Actually, the answer to a number of these questions is YES.
When have they ever advertised the heck out of it, except maybe a little bit more during sweeps months? When was the last time you saw Enterprise advertised on a billboard, a bus stop shelter, on the side of a bus, or even in your local paper’s tv guide? I’ve had to remind the L.A. Times TV Times more than once about ENT being on Wed. nights and that it deserved a blurb now and then. And for the past two weeks, UPN had run promos for the new episodes only on Sunday nights, not on Wednesday nights, when they should be pushing for people to be watching.
Pre-empted? Well, not where I live, but yes, it has been pre-empted in a number of places due to sports or telethons.
Putting it up against shows it can’t compete against? Yes. UPN’s own parent company, CBS, has been known to move the heavily watched Survivor or CSI episodes to Wednesday nights now and again, making the competition for viewers even fiercer than usual.
Those who have phoned Paramount about this have been advised to call, email, write and fax UPN’s director of programming, Eric Kim, to ask for more promotion.
That’s what I’m doing.
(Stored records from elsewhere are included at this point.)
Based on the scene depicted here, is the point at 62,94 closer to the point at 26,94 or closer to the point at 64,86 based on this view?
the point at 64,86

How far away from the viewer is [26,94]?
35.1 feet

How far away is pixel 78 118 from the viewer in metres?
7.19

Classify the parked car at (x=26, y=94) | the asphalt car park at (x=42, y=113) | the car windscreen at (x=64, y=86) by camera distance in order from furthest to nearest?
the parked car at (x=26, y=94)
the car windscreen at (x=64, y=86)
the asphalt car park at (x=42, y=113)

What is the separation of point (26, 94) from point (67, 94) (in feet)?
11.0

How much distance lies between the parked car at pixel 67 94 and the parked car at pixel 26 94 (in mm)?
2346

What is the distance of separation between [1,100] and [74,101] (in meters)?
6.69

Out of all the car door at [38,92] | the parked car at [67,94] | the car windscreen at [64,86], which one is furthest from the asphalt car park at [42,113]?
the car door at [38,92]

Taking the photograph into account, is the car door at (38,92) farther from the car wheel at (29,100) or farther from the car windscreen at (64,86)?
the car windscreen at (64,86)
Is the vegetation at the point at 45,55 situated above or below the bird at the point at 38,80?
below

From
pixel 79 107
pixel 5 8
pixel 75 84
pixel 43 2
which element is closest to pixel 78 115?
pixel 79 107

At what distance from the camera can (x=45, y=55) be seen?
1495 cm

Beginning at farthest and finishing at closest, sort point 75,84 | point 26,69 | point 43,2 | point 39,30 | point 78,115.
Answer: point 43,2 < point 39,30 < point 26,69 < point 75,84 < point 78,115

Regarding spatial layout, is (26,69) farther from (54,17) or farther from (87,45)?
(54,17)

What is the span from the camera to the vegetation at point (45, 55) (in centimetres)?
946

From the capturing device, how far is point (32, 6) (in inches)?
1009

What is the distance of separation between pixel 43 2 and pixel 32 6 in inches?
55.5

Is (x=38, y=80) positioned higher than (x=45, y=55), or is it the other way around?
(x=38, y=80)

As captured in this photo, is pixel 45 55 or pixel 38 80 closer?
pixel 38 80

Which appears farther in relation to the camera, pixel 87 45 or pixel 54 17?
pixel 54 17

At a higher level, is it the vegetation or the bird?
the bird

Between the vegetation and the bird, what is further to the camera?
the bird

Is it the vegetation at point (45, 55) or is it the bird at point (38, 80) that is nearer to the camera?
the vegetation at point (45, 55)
UPN has no business bitching about low ratings when they won’t make more than a minimal effort at promotion.
Enterprise sucks. And I say that as a fairly serious fan of the franchise, even though I have never been able to watch more than 30 seconds of the opening credits to Enterprise thanks to that godawful song.
Dead serious.
Kill it. Now.
There’s also the fact that UPN has been around for a decade now and still doesn’t have nationwide saturation. I’ve been without a local UPN station for two years now and I know of others that’ve never had one. It’s a bit hard to have stellar ratings for a show when a lot of your fans can’t even catch the show.
And I’m not sure I’m understanding you, Minty, but if you mean that you’ve never been able to watch Enterprise because you turn the show off after thirty seconds of listening to its theme, then the franchise isn’t losing much of a fan.
There’s also the fact that UPN has been around for a decade now and still doesn’t have nationwide saturation. I’ve been without a local UPN station for two years now and I know of others that’ve never had one. It’s a bit hard to have stellar ratings for a show when a lot of your fans can’t even catch the show.
And I’m not sure I’m understanding you, Minty, but if you mean that you’ve never been able to watch Enterprise because you turn the show off after thirty seconds of listening to its theme, then the franchise isn’t losing much of a fan.
I think this was a story planted to shake up Trek fans or maybe encourage a big letter writing campaign (like “Designing Women” in the eighties) to show how serious fans of the show are about keeping it alive. Every modern Trek show has gotten seven seasons: TNG, DS9, even the unwatchable Voyager.
What I don’t get is, how can the ratings be so bad? It really is a damn good show. All Doping around about panda this and quantum that aside, the cast is consistently good, the stories are usually entertaining and well written and I like the little differences that set it apart from previous Trek shows, like having a sung theme instead of instrumental (though the new version sucks hard), airing the show in widescreen and setting the show in the early days of Starfleet.
Paramount is the official owner of the Trek franchise, right? They can always syndicate the show like they did TNG.
When TNG was a first run series, our local NBC affiliate showed it Sunday night after the late news. For new shows! Not reruns! Was perfect for us Trek geeks.
Syndication is the way to go, imho.
UPN has no focus and no direction.
:dubious:
btw, I’m in on the letter and e-mail campaign. I’ve already forwarded the info to about 200 people. If we all do that, maybe we can make a difference (like in the 1960s TOS letter writing campaign.)
[QUOTE=Rainbowthief]
I think this was a story planted to shake up Trek fans or maybe encourage a big letter writing campaign (like “Designing Women” in the eighties) to show how serious fans of the show are about keeping it alive.
snip
[QUOTE]
Actually, this campaign has been going on since last March. See The Enterprise Project.